See “Selected Risk Considerations” in the accompanying term sheet and “Risk Factors” in the product supplement accompanying term sheet No. 2127AZ for additional information. 
 
Deutsche Bank AG has filed a registration statement (including a prospectus) with the Securities and Exchange Commission, or SEC, for the offering to which this fact sheet relates. Before you invest, you should read the prospectus in that registration statement and the other documents including term sheet No.2127AZ, the underlying supplement and the product supplement relating to this offering that Deutsche Bank AG has filed with the SEC for more complete information about Deutsche Bank AG and this offering. You may obtain these documents without cost by visiting EDGAR on the SEC website at www.sec.gov.

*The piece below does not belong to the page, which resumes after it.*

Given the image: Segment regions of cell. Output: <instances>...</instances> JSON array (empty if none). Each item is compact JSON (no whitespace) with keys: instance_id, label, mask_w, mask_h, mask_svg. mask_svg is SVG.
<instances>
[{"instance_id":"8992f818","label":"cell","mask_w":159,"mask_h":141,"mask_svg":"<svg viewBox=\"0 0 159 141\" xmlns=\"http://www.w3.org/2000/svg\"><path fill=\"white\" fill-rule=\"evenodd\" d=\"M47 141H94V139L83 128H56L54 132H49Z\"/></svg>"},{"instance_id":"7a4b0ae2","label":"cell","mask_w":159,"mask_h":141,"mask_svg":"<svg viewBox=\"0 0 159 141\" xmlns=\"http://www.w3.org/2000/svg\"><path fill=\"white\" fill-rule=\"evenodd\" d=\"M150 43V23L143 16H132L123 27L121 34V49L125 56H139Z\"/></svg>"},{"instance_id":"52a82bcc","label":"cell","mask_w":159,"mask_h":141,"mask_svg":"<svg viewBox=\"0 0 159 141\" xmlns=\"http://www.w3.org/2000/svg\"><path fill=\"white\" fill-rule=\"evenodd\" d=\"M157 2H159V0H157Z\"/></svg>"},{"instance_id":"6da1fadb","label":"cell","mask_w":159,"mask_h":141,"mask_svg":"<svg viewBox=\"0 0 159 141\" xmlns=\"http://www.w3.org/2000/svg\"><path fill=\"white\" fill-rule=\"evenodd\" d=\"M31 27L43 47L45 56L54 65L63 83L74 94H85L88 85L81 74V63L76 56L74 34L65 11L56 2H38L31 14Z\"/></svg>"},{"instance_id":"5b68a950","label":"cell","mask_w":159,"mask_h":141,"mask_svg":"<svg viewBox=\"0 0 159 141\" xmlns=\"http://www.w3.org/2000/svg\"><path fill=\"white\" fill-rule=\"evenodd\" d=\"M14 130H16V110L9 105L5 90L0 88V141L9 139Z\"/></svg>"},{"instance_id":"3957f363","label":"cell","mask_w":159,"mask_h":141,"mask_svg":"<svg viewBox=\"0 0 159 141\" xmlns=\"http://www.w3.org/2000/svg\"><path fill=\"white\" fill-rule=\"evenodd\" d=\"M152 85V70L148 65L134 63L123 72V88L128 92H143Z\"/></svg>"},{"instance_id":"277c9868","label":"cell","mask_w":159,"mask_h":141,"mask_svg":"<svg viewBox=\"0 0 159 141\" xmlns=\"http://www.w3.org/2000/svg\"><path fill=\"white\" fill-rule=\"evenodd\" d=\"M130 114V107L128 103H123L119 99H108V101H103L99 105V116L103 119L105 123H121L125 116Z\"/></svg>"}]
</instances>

Alternatively, Deutsche Bank AG, any agent or any dealer participating in this offering will arrange to send you the prospectus, prospectus supplement, product supplement, underlying supplement, term sheet No. 2127AZ and this fact sheet if you so request by calling toll-free 1-800-311-4409. 
 
You may revoke your offer to purchase the notes at any time prior to the time at which we accept such offer by notifying the applicable agent. We reserve the right to change the terms of, or reject any offer to purchase, the notes prior to their issuance. We will notify you in the event of any changes to the terms of the notes, and you will be asked to accept such changes in connection with your purchase of any notes. You may also choose to reject such changes, in which case we may reject your offer to purchase the notes.